Given passage:
# finding received past private messages



## rynker (Jul 28, 2008)

I've gotten private messages with the new TUG market place.  I cilck on them and when I get off the sight, I can't get them back.  What am I doing wrong??????


----------



## Makai Guy (Jul 28, 2008)

rynker said:


> I've gotten private messages with the new TUG market place.  I cilck on them and when I get off the sight, I can't get them back.  What am I doing wrong??????



Are you looking here in the BBS private messages?   That's not where you'll find them - the Marketplace ads are a separate system.

Go *here* (you'll have to log in if you're not logged into the Members-only access system at the moment).  In the Timeshare Marketplace, click on the appropriate Ads You Placed link - I believe you should be able to find all the messages for each ad from there.


----------



## TUGBrian (Jul 28, 2008)

there is also a link in the email you recieved about the ad message that takes you to the marketplace.

as stated above...there is no link between the timeshare marketplace and the TUGBBS forums.


----------



## rynker (Jul 28, 2008)

I'm feeling really ignorant now!  I've done what you've told me, and I still can't pull up my old messages for my ad.  I know I can't get them on the old forum.  I got the messages for the first time on my e-mail, and now can't get them back.  Is there a place that says to retreive past messages?  Am I blind?


----------



## TUGBrian (Jul 28, 2008)

you go here

http://ads.tug2.net

it takes you to the homepage of the timeshare marketplace.

if you are logged in...there are links at the top that will be clickable  (if they are greyed out...you need to click the login button)

the link you want to click is "ads youve placed"...which is the link that doug provided above.

from there you will see every one of your ads posted...and there is a column in each ad for "msgs"...it will have a 0 in it normally...or a number indicating how many messages you have.

simply click the number.


----------

Supplied material:
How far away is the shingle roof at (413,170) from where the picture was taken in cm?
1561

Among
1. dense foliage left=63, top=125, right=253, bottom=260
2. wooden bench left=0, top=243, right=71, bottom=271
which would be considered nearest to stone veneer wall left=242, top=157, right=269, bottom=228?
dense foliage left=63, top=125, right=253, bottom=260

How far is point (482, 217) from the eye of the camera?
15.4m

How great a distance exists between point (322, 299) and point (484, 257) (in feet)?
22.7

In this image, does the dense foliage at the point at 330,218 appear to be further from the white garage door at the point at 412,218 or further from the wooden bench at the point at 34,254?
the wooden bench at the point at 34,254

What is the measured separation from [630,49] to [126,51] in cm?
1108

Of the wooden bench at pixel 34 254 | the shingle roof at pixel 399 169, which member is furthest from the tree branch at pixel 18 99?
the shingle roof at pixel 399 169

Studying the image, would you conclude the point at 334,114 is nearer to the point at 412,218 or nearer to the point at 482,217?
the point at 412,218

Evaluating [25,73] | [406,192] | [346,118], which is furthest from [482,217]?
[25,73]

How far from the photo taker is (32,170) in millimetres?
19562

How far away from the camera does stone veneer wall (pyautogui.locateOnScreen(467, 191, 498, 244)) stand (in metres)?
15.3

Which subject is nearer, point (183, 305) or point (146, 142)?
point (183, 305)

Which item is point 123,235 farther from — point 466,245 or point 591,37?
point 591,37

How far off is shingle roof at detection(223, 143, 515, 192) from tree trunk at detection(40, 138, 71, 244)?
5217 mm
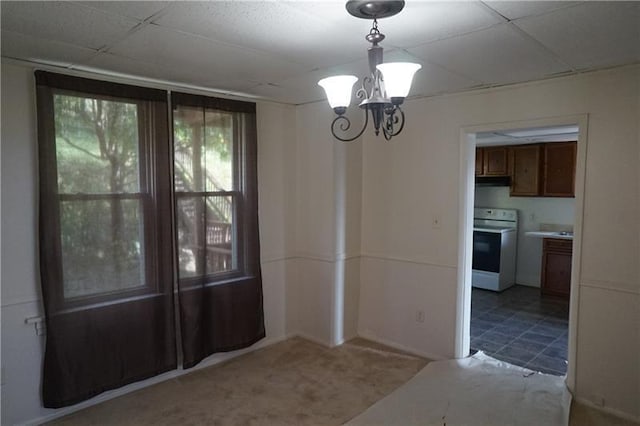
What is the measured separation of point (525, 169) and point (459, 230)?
310 cm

Given problem:
Answer these questions using the forum thread about private messages for marketplace ads:
1. According to Makai Guy, the Marketplace ads are a separate system from what?
2. What web address does TUGBrian give for the timeshare marketplace homepage?
3. What should a user do if the links at the top of the marketplace page are greyed out?

Correct result:
1. The BBS private messages.
2. http://ads.tug2.net
3. Click the login button.